For a store that sells regulators and water separators--Look for a automotive paint supplier---

---Auto parts store-----

----industrial supplier---

---compressor repair shop----

I like a separate regulator and water trap----if one fails the other is still good---Depot used to stock replacement regulators---haven't needed one in a long time.


----------



## plzhelpbuild (Feb 11, 2011)

thank you sir. after googling those three terms i will try calling some local compressor repair shops 1st thing tomorrow!

if I don't have any luck there; I will probably look for one of the cambell hausfeld filter/regulator mentioned in the previous post at home depot but i'll call before i drive. 

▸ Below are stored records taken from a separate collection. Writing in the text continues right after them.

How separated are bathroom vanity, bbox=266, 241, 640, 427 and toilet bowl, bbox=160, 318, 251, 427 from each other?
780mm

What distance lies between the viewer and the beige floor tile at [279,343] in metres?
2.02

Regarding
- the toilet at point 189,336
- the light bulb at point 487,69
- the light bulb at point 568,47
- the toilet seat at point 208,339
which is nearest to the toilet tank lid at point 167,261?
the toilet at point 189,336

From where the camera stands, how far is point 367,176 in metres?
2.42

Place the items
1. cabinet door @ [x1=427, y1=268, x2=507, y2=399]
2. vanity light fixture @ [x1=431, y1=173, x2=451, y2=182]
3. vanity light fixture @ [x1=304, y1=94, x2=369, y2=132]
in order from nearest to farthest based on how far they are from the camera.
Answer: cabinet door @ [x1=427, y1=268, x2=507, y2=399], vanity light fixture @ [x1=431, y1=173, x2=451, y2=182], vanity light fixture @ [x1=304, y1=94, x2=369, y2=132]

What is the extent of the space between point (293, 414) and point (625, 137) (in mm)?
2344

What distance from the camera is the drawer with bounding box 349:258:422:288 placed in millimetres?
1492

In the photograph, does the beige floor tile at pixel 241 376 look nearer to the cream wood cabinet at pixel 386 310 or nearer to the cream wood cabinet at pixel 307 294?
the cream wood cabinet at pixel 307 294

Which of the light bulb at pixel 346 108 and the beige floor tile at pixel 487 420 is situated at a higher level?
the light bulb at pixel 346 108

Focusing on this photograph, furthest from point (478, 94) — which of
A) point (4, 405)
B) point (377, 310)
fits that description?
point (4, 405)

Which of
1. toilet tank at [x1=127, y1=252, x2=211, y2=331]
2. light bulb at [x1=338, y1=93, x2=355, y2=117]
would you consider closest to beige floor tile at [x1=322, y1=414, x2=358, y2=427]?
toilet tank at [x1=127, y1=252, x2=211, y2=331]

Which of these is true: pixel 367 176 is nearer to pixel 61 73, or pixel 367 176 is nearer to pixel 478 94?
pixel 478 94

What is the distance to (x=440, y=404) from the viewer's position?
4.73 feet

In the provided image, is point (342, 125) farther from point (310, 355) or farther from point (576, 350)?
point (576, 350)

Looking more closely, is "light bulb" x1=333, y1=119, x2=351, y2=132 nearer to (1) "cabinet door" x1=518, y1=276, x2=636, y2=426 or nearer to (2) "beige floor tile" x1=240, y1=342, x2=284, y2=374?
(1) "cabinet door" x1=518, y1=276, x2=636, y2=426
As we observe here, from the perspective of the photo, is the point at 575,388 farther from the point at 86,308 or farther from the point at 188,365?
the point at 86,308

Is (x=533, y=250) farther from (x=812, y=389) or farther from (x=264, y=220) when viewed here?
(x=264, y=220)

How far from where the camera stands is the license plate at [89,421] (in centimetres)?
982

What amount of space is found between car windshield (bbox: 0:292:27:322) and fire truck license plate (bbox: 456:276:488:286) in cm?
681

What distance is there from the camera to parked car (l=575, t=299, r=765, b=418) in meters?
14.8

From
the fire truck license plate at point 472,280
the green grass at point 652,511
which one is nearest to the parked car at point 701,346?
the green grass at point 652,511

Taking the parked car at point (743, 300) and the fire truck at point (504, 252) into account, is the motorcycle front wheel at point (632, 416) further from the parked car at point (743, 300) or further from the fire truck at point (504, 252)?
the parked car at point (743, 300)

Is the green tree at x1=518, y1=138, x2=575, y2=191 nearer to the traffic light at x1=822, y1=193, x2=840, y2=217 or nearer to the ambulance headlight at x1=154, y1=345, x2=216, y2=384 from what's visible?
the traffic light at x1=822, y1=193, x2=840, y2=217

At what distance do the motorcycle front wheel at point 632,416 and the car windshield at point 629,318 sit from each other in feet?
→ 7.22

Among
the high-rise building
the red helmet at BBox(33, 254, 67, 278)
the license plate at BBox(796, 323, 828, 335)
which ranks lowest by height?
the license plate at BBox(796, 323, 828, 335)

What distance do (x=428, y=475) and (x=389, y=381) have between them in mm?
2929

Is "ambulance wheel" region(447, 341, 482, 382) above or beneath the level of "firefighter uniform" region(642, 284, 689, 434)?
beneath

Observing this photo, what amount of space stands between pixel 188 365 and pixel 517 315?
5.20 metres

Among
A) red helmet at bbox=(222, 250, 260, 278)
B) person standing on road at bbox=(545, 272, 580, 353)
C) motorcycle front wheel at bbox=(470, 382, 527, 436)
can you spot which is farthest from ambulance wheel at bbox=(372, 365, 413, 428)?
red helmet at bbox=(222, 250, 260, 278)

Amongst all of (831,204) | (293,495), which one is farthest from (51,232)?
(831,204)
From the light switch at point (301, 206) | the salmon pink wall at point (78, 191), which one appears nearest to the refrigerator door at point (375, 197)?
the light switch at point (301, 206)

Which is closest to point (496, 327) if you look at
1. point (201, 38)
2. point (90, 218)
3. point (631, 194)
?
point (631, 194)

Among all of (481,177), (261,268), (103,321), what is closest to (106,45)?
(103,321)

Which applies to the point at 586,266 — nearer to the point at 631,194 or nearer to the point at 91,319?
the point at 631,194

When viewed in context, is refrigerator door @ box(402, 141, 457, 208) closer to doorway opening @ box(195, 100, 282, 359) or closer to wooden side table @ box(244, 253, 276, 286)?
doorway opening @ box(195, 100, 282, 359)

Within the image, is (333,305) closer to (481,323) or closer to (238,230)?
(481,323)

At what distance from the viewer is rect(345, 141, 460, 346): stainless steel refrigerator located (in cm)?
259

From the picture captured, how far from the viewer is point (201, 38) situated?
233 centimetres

I'm a bit worried about how to attach the new air regulator. 

I do need to remove what the manual calls the "output pressure guage" please take a look at the image and notice how the current air regulator which just has a guage is connected almost directly to the tank pressure guage

http://i100.photobucket.com/albums/m18/rokuez/IMG_0296.jpg to remove this current output guage to attach the new cambell hausfeld air regulator i would need to unscrew this http://i100.photobucket.com/albums/m18/rokuez/IMG_0298.jpg wow i don't know what this keeps reformatting my text


----------



## oh'mike (Sep 18, 2009)

Don't feel bad about the computer---yesterday one of my post lost all of its spaces----might be a hiccup in the program.

I've got to get to work,soon. I'll look at the pictures later---there are two(at least) compressor gurus here---you might be lucky and one will check this out for you.---Mike--


----------



## itguy08 (Jan 11, 2011)

You already have a regulator - it's attached to the compressor. It's not a fine adjustment but I've been using the built in one on my compressor for years.

For the air filter, what I did was remove the quick connect fitting and get an air filter - like this: http://www.homedepot.com/h_d1/N-5yc...splay?langId=-1&storeId=10051&catalogId=10053

Has been working well for years.


----------



## DexterII (Jul 14, 2010)

I have a quick coupler on each of my compressors, quick couples and nipples on each of my hoses, and for use with my nailers, a quick coupler and nipple on a small piggy back filter/regulator. For transport, the filter/regulator goes in a tool pouch, but when ready to use, I plug the filter/regulator into the air compressor, then the hose, and finally the nailer. Mike has already listed the exact places that I would recommend in regard to purchasing what you need. I oil the appropriate nailer, each time I use them, and through the day as necessary, at the nailer, not through a lubricator. I do not use a lubricator for two reasons. First of all, how much oil actually reaches the tool after traveling through 50' or more of hose? In my mind, a lot of it ends up in the hose rather than in the nailer. Secondly, what do you do when you want to use a finish nailer, and don't want oil? Again, in my opinion, the hose already has oil in it. Do you have two sets of hoses, one that you use with a lubricator, and one that you don't? Much simpler, and IMO, efficient, to oil the nailer.


----------



## plzhelpbuild (Feb 11, 2011)

thanks again http://www.homedepot.com/h_d1/N-5yc...splay?langId=-1&storeId=10051&catalogId=10053 I'm not sure if this husky will work as the nail gun is using 1/4" tubing & the husky is using 3/8" I'm still a bit confused about how where the water filter sits and how it is supported. Will I be able to hang/hook/connect the water filter directly to the quick coupler on the end of the air regulator on my compressor http://i100.photobucket.com/albums/m18/rokuez/IMG_0296.jpg then i hook the pneumatic hose up to the water filter, and then the hose to the nail gun ?


----------



## oh'mike (Sep 18, 2009)

Exactly---make up a water filter and a regulator (if yours is not accurate enough) that can be plugged in before the hose---

We use a separate regulator like that when working in a factory that has compressed air outlets ==the pressure at the outlets is usually to high for out tools--so we plug in our own regulator.


----------